Tuesday, June 12, 2018

Lemeiux's Surveillance State

Lemeiux writing on the Surveillance State:
"It happens in China and, more particularly, in Xinjiang province, home of the Uighurs, an ethnic minority that also has the drawbacks of being Muslim and not especially enlightened. The indignity to which the Chinese state submits them are not more enlightened. The Uighurs can be tightly controlled because they are closely surveilled: ID cards tied to massive databases, constant video-surveillance and checkpoints, house-to-house inspections, a "convenience police station" for every square territory of 500 inhabitants (in the town of Hotan), government agents "adopted" by families, etc. This surveillance allows the authorities to rank individuals by degree of "trustworthiness," and to send to reeducation camps those deemed unreliable."

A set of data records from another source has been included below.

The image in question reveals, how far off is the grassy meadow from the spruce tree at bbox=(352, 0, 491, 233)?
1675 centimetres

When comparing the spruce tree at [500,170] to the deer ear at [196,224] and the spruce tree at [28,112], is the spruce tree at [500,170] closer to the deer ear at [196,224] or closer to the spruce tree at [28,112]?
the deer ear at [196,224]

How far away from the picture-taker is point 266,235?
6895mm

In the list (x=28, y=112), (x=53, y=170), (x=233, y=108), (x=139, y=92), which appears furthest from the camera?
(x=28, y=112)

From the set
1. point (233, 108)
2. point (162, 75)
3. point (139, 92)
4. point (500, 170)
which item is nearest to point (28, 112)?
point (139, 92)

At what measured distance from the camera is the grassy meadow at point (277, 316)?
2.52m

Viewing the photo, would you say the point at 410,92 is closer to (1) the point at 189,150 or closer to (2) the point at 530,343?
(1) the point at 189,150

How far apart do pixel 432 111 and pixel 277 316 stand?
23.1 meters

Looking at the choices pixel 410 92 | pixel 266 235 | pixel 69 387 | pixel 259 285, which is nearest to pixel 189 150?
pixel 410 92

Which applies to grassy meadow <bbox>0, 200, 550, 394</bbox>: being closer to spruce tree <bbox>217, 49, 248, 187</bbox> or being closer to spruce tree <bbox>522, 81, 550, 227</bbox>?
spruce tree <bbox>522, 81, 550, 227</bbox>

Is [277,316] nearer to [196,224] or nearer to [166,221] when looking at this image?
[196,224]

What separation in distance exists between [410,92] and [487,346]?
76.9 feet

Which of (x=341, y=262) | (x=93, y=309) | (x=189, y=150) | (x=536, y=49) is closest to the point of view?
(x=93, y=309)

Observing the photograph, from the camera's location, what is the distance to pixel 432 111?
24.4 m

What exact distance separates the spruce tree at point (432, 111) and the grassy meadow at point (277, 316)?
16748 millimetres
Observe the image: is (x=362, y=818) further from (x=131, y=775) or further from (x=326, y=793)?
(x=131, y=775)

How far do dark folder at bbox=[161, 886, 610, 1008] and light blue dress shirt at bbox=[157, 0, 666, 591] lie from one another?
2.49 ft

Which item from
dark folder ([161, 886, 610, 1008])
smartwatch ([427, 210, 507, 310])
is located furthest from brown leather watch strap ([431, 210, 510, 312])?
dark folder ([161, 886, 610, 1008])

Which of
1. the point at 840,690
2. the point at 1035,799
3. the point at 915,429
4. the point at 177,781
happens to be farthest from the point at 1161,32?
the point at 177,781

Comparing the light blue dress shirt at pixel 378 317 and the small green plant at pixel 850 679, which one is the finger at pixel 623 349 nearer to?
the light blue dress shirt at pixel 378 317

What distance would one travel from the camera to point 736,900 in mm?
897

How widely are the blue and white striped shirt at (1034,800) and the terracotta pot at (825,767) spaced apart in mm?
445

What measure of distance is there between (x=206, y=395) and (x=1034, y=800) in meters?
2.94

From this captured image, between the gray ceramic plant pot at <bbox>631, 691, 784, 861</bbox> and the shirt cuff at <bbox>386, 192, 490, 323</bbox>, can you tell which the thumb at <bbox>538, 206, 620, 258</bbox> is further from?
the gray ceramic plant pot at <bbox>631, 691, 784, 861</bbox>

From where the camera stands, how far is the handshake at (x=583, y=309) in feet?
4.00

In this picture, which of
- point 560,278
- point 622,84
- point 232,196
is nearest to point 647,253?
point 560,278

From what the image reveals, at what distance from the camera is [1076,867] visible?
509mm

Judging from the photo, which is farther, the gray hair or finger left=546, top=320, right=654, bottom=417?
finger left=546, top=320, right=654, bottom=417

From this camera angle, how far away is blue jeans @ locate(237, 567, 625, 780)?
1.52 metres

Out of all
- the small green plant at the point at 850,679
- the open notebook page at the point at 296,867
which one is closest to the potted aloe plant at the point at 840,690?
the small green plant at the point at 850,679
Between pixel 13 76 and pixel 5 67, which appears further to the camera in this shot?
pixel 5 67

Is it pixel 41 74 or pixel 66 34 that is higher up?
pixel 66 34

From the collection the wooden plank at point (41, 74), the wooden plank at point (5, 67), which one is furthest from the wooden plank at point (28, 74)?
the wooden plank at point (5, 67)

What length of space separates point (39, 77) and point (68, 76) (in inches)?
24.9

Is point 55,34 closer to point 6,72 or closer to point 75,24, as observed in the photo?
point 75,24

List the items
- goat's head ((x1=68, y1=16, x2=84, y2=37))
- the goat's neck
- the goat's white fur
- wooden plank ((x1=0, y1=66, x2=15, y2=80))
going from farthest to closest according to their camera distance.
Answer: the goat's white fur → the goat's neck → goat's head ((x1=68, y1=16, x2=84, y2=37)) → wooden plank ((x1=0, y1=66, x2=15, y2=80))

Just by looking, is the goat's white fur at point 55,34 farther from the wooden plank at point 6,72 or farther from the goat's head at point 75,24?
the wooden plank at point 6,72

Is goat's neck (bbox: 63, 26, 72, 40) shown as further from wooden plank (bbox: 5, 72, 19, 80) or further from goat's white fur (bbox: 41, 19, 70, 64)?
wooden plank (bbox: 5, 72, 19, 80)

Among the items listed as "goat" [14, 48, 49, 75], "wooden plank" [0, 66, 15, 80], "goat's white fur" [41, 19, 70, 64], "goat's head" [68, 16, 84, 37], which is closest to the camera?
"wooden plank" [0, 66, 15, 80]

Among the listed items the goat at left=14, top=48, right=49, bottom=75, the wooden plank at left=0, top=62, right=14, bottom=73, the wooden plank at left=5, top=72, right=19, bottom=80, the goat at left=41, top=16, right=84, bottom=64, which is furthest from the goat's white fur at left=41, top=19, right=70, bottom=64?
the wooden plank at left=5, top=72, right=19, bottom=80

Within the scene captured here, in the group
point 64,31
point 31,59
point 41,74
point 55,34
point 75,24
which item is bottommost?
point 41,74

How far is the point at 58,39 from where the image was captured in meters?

One could argue that democracies are different because there is a certain amount of consent of the surveilled involved.  Lemeiux counters that the West is being inured, like the famous boiling frog.
"Who ever thought that Americans would be, like mere Europeans, searched at "checkpoints," that many searches would be rechristened "inspections," or that border agents would have the right to search smartphones or other devices without a warrant, at the rate of 30,000 times a year (including searches of citizens' devices)? The NSA has been spying on millions of Americans. Until about 2010, according to Wall Street Journal data, the FBI had more DNA records than the Chinese government (which started later in the competition), although the collection is proceeding so fast in China that America doesn't "win" the race anymore; per capita, the two countries are now about equal."

And he points to the inevitable bureaucratic momentum that all democracies exhibit.
"Once in place, a high level of everyday surveillance, like a fixed cost, implies a low marginal cost of information; it makes control less costly and more tempting for the state. By the cost of control, I mean the resource and political costs of imposing new laws and regulations. When the cost of something decreases, its users want more. The more the state knows, the more controls in will enforce in the future."